Definition of

Machine learning

Machine learning

A system can achieve optimization of its operation thanks to machine learning.

Machine learning is an area of ​​artificial intelligence ( AI ) that specializes in the use of algorithms and data so that a system can imitate the way people learn . This field, also recognized as a discipline that is part of computer science , is also referred to as machine learning .

It should be noted that learning is associated with acquiring knowledge or skills. The automatic , meanwhile, is that which works by itself, without a human being having to intervene directly or constantly.

Through machine learning, therefore, a machine can learn even when it was not explicitly programmed to do so. The device must be prepared to identify patterns among the data it processes, so that it can make forecasts and predictions based on said processing.

History of machine learning

The history of machine learning is built through multiple advances and discoveries in mathematics. Bayes' theorem , postulated by the Englishman Thomas Bayes ( 17011761 ), is usually mentioned as the starting point since it indicates the probability that an event occurs based on the analysis of preceding conditions that could be linked to the event in question. question.

Much later, computer programming emerged: instructions for computers to execute certain actions. Already in the 1940s , Alan Turing began to reflect on the possible thinking capacity of machines, autonomously replicating certain acts typical of human beings.

The evolution towards machine learning continued with research into neural networks and how biology could be applied to the creation of intelligent machines. This led to artificial neural networks , with nodes that are interrelated for the transmission and processing of data.

User analysis

Machine learning in recommendation systems allows each user to receive personalized suggestions based on their preferences and habits.

First experiences

Finally, the first machine learning process was achieved in 1951 when Marvin Minsky and Dean Edmonds from the Massachusetts Institute of Technology ( MIT ) were able to design software with the ability to learn from their experiences to find the way out of a maze. The novelty was that the system was not programmed to find this exit, but rather was able to discover it based on cases that were provided to it.

Beyond this achievement, machine learning encountered two major initial difficulties: the low computing power of those years and the low availability of large amounts of data . That is why the first systems were not in a position to solve complex problems.

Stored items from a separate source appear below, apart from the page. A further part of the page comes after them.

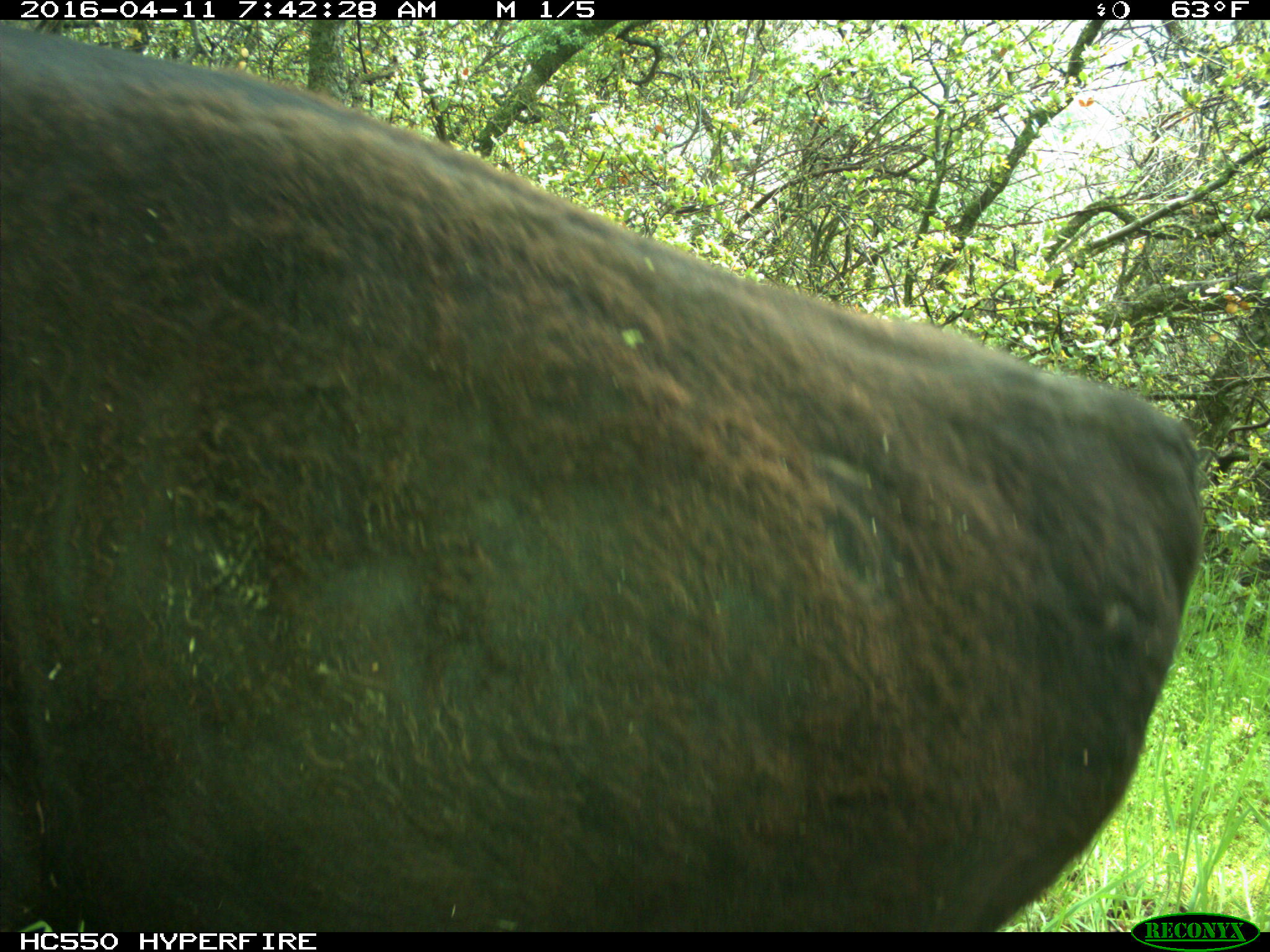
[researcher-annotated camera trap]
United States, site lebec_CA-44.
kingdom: Animalia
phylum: Chordata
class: Mammalia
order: Artiodactyla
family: Bovidae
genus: Bos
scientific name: Bos taurus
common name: domestic cow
Bos taurus (domestic cow).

Machine learning only had a renewed boost at the end of the 20th century with the massification of the Internet (which increased the information available) and the growth of computing power. In 1997 , for example, IBM 's Deep Blue supercomputer managed to beat the world chess champion, Garry Kasparov . The milestone was made possible thanks to the subcategory of machine learning known as deep learning , which causes the system to train itself to optimize the use of data.

Data mining

While data mining is based on the discovery of information in data, machine learning consists of teaching a system to make decisions based on data.

How machine learning works

Machine learning is based on pattern recognition . As data processing is carried out, the system learns to make inferences from new information it receives and with which it has not been trained.

This is possible thanks to statistics and algorithms . Machines, which can currently work with what is known as big data , analyze the information and, when faced with a certain problem, deduce what is the best result.

In this data analysis and processing, each computer extracts features and carries out a classification that allows it to then make predictions and discover specific data.

To create machine learning algorithms and models, platforms or libraries such as PyTorch , TensorFlow , Keras and Scikit-learn are used.

Classification according to type

There are several types of machine learning, which are associated with machine learning models. In supervised learning , for example, labeled data is used to train algorithms. The system, in this framework, adapts according to the introduction of data.

Unsupervised learning , on the other hand, consists of grouping unlabeled data. Algorithms look for hidden patterns by analyzing differences and similarities.

Semi-supervised learning , meanwhile, uses small sets of labeled data to guide the processing of larger sets that present data without labels. Another modality is reinforcement learning , which is carried out through trial and error until reaching the way to execute a task.

The applications of machine learning

The applications of machine learning are varied. Machine learning is used to classify spam (by diverting spam to a different folder in the inbox), segment customers (by creating groupings based on their characteristics), and recognize images (by detecting patterns), to name a few possibilities. .

Natural language processing ( NLP ) for automatic transcription and speech recognition ; chatbots that provide customer service; recommendation engines ; and computer vision are also possible thanks to machine learning.